We will feature experts on a variety of family matters. Topics may include building and maintaining healthy relationships, family mediation, divorcing with minimal damage, strengthening marriages, LGBT families, forming and maintaining stepfamilies, single parents, creating constructive separation agreements, addiction, preventing or ending abuse, and other Family Matters.
Virginia L. Colin, Ph.D.
Virginia L. Colin, Ph.D is an author, speaker, professional family mediator, Director of Colin Family Mediation Group, and a Founding Member of the Academy of Professional Family Mediators (APFM).
Having survived a nightmarish divorce, Dr. Colin actively supports divorce reform efforts, teaching people how to take a lot of the pain, financial cost, acrimony, and trauma out of divorce. She also loves learning and teaching about building healthy relationships and solving family problems long before anyone has a reason to consider divorce. She has been a foster parent, a married parent, a divorced single parent, and a remarried stepparent.
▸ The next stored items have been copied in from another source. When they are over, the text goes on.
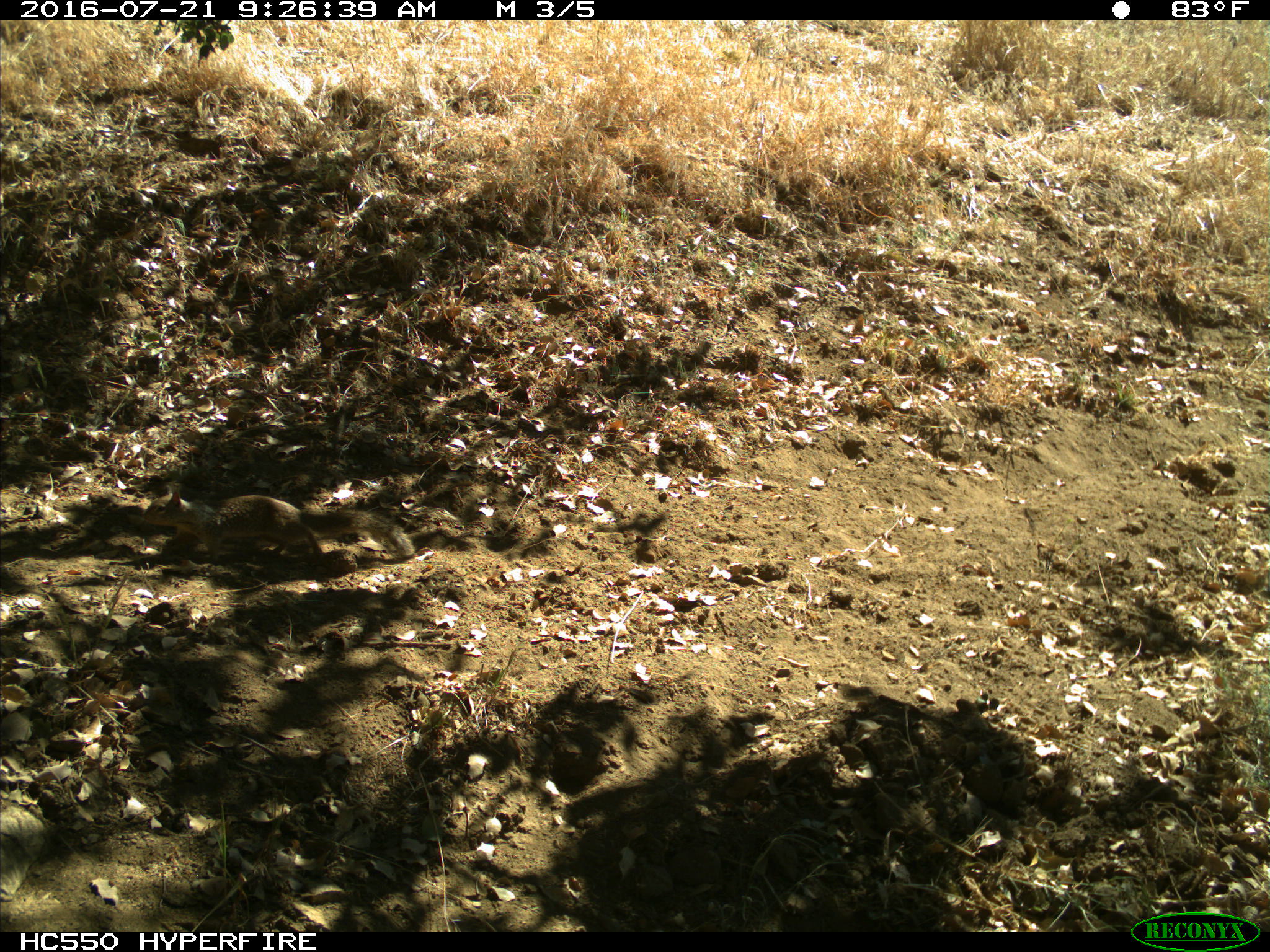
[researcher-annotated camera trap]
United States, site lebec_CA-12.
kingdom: Animalia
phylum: Chordata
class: Mammalia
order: Rodentia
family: Sciuridae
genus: Otospermophilus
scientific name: Otospermophilus beecheyi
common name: california ground squirrel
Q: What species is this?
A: Otospermophilus beecheyi (california ground squirrel).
Formerly a research psychologist studying attachment and other aspects of human development, Dr. Colin has been providing family mediation services since 1999. She specializes in helping couples and ex-couples develop co-parenting plans and financial agreements that support their children’s security, self-confidence, and healthy development as well as their own adult well-being.
Dr. Colin has published two books, “Human Attachment" and "The Guide to Low-Cost Divorce in Virginia: How to Do It Yourself.” She has also written a variety of articles published in journals and on the Internet.